Cuplikan Teks:

##############################

Survei CRC, Elektabilitas MULIA Unggul di 13 Kecamatan

Direktur Eksekutif CRC, Imam Soeyoeti saat memaparkan hasil survei Pilkada Makassar.

Makassar - Elektabilitas pasangan calon Wali Kota dan Wakil Wali Kota Makassar Munafri Arifuddin-Aliyah Mustika Ilham (MULIA) mengungguli tiga paslon lainnya berdasarkan data Celebes Reseach Centre (CRC). Bahkan, berdasarkan data CRC, elektabilitas Appi-Aliyah unggul di 13 kecamatan di Kota Makassar.

Direktur Eksekutif CRC Imam Soeyoeti menjelaskan survei dilakukan secara serentak pada tanggal 2 – 6 Oktober 2024. Imam menyebut ada 400 responden yang tersebar di 15 kecamatan.

"Responden dipilih secara acak menggunakan metode Multistage Random Sampling. Toleransi kesalahan atau margin of error 4.85 persen pada tingkat kepercayaan 95 persen," ucapnya, Selasa (29/10/2024).

##############################

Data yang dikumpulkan
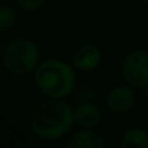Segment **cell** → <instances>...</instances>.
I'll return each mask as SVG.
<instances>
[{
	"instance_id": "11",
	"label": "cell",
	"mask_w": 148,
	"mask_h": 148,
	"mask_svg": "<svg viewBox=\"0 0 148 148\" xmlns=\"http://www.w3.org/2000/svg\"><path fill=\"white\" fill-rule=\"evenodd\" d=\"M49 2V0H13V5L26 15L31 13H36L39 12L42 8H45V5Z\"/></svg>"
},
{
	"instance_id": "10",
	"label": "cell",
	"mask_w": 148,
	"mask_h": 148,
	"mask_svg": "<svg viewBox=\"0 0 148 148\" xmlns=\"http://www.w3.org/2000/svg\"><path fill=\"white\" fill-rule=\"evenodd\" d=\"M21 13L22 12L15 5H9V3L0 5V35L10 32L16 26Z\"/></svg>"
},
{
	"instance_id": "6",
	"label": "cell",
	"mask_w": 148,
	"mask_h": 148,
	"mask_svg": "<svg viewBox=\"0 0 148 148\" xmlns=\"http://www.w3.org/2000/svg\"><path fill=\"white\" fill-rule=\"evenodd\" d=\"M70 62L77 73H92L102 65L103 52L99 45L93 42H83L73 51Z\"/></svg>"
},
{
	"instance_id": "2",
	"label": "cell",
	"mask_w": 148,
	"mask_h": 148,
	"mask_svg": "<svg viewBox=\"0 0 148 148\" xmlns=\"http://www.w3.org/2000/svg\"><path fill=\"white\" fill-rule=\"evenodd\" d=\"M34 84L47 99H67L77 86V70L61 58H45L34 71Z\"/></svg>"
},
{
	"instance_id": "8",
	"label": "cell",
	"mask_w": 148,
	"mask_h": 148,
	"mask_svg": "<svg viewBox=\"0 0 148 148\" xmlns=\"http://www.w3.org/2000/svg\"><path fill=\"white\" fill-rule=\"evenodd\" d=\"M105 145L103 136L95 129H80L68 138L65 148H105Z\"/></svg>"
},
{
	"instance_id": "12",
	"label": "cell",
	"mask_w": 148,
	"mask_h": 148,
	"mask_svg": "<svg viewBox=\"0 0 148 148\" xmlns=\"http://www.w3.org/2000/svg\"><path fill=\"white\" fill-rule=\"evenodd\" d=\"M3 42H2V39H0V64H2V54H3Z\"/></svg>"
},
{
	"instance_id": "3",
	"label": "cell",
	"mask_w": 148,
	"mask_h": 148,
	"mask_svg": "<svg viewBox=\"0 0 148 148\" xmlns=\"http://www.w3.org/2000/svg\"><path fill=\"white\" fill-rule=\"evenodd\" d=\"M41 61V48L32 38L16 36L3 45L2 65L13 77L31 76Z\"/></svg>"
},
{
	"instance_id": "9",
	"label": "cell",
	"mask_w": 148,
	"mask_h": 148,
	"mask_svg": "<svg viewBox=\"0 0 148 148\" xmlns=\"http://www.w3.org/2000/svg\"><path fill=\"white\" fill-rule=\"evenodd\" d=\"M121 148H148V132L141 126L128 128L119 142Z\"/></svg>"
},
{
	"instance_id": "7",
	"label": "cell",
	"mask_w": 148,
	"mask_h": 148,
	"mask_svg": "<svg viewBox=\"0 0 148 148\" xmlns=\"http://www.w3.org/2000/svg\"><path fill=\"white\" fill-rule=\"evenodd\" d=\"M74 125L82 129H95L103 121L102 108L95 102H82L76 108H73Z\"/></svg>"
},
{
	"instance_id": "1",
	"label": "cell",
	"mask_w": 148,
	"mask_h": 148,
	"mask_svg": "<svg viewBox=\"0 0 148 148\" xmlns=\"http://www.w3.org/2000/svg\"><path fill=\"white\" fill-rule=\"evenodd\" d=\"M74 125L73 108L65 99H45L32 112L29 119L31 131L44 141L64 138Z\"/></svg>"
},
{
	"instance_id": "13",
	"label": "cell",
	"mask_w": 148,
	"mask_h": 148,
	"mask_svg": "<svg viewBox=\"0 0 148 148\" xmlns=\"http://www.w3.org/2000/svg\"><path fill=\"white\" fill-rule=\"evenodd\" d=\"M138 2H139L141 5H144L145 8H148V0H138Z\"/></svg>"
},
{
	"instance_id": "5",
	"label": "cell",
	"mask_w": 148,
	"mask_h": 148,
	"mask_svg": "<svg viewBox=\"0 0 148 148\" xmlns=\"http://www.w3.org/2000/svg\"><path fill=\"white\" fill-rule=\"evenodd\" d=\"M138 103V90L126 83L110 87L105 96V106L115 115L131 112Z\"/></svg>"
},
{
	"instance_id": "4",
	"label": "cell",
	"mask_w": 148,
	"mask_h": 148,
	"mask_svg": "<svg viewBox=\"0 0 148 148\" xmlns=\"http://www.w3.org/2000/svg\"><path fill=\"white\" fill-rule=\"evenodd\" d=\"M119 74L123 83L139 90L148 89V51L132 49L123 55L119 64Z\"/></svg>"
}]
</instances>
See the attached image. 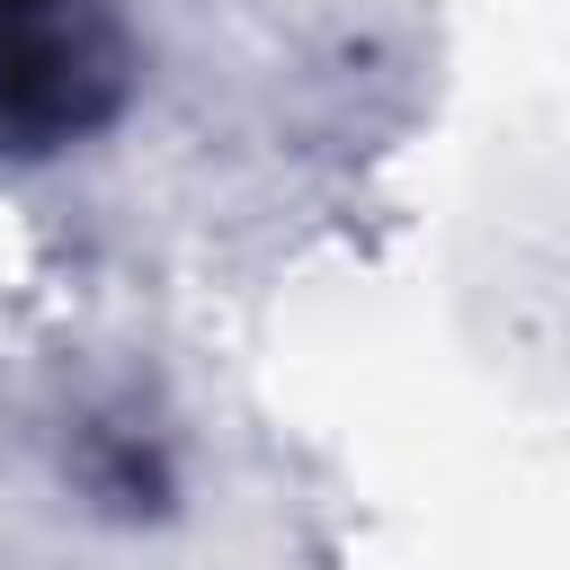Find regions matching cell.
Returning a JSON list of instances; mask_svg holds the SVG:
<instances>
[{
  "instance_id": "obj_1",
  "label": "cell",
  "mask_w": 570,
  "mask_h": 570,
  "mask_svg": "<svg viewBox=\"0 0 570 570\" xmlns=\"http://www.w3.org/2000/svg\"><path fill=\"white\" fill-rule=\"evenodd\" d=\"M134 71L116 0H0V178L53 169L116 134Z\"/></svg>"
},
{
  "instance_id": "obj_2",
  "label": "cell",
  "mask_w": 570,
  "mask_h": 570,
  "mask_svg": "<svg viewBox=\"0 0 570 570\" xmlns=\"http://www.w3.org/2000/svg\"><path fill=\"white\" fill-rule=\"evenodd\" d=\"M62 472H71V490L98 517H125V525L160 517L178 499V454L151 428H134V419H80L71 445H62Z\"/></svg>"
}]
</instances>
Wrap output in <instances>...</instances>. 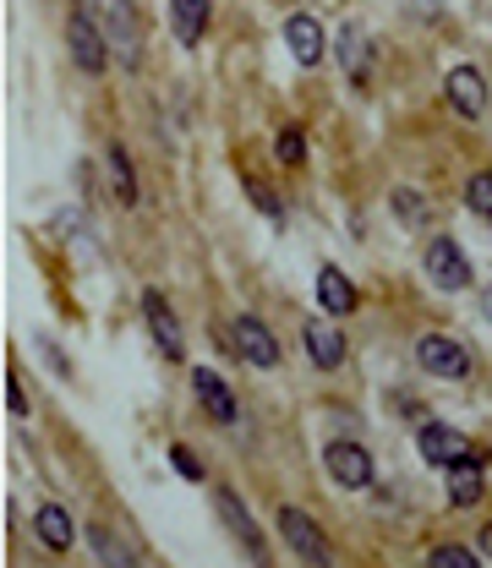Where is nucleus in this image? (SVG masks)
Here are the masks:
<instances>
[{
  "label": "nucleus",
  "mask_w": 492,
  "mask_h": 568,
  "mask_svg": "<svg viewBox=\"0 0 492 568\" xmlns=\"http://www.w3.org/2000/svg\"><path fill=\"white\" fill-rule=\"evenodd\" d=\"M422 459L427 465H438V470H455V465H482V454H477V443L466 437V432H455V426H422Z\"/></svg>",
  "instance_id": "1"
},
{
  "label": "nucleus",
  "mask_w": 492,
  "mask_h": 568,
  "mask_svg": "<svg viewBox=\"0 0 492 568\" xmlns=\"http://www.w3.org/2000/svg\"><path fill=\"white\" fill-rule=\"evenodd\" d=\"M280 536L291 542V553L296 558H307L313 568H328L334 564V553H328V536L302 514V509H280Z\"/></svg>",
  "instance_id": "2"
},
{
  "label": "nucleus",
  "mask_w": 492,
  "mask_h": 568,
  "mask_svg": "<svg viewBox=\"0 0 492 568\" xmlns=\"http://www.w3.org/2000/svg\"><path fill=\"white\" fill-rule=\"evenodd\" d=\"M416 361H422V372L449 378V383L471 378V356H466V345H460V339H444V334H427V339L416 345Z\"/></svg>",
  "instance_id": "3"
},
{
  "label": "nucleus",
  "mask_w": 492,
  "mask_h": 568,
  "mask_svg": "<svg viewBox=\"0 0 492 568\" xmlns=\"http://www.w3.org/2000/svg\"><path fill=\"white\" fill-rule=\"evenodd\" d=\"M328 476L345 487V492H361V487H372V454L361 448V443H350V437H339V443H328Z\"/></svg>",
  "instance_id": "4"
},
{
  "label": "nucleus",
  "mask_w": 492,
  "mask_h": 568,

##############################

Soal Latihan:
Berdasarkan berita survei, jelaskan dalam satu sampai tiga kalimat apa yang menjadi dasar pernyataan bahwa elektabilitas MULIA unggul. Data tersebut merupakan bahan yang terpisah dari berita survei.

Jawaban Soal:
Pernyataan bahwa MULIA mengungguli tiga paslon lainnya didasarkan pada data Celebes Reseach Centre (CRC). Data itu berasal dari survei pada 2–6 Oktober 2024 terhadap 400 responden yang tersebar di 15 kecamatan. Menurut data tersebut, elektabilitas MULIA unggul di 13 kecamatan di Kota Makassar.